It all started a few years ago when I made it into SOLDIER: 1st class. After that, I embarked on a journey with my crystal caravan, conquered every Tsviet in Deepground, took on AVALANCHE, saved Spira, got Vaan his airship, and fulfilled my oh-so-obscure Focus in order to avoid dire consequences.
I’ve taken quite the journey with Final Fantasy—emotionally, figuratively, digitally, and literally. This is a series filled with iconic characters, legendary RPG game design, gripping storylines, jaw-dropping graphics, and, perhaps most importantly, music. Truly incredible music. Any fan of Final Fantasy will eagerly tell you that, regardless of the occasional hit-and-miss game, Square never fails to deliver an incredible score. From boss battle epics to tranquil romance movements, Final Fantasy knows how to generate instantaneous goosebumps, make your heart race, set you knowingly beaming, or just bring you to tears.
Seriously, play through Final Fantasy X. You’ll see what I mean about that last one.
On November 23rd, 2013, I was given the opportunity to attend the Distant Worlds symphonic tour during its first-ever performance in Florida. And before I get into the nitty-gritty, let me just say right now that the experience blew me away.
I’m back from recon, so now it’s time to report in.
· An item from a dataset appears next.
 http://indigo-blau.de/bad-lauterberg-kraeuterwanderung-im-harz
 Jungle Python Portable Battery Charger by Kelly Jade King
Read on as I delve into Distant World’s Floridian advent, unveiling it in all its uniqueness. So grab your potions, hop on your Chocobo, and don’t forget your gil. Let’s mosey!
Melodies of Life
Something that stunned me about Distant Worlds was just how many pieces the symphony was able to pack into this 3-hour concert. At least one piece from every major Final Fantasy title was played, with some games getting two or even three melodies in their honor. Final Fantasy VIII, specifically, had three pieces to represent it that night, including the hit song “Eyes on Me,” sung by Susan Calloway.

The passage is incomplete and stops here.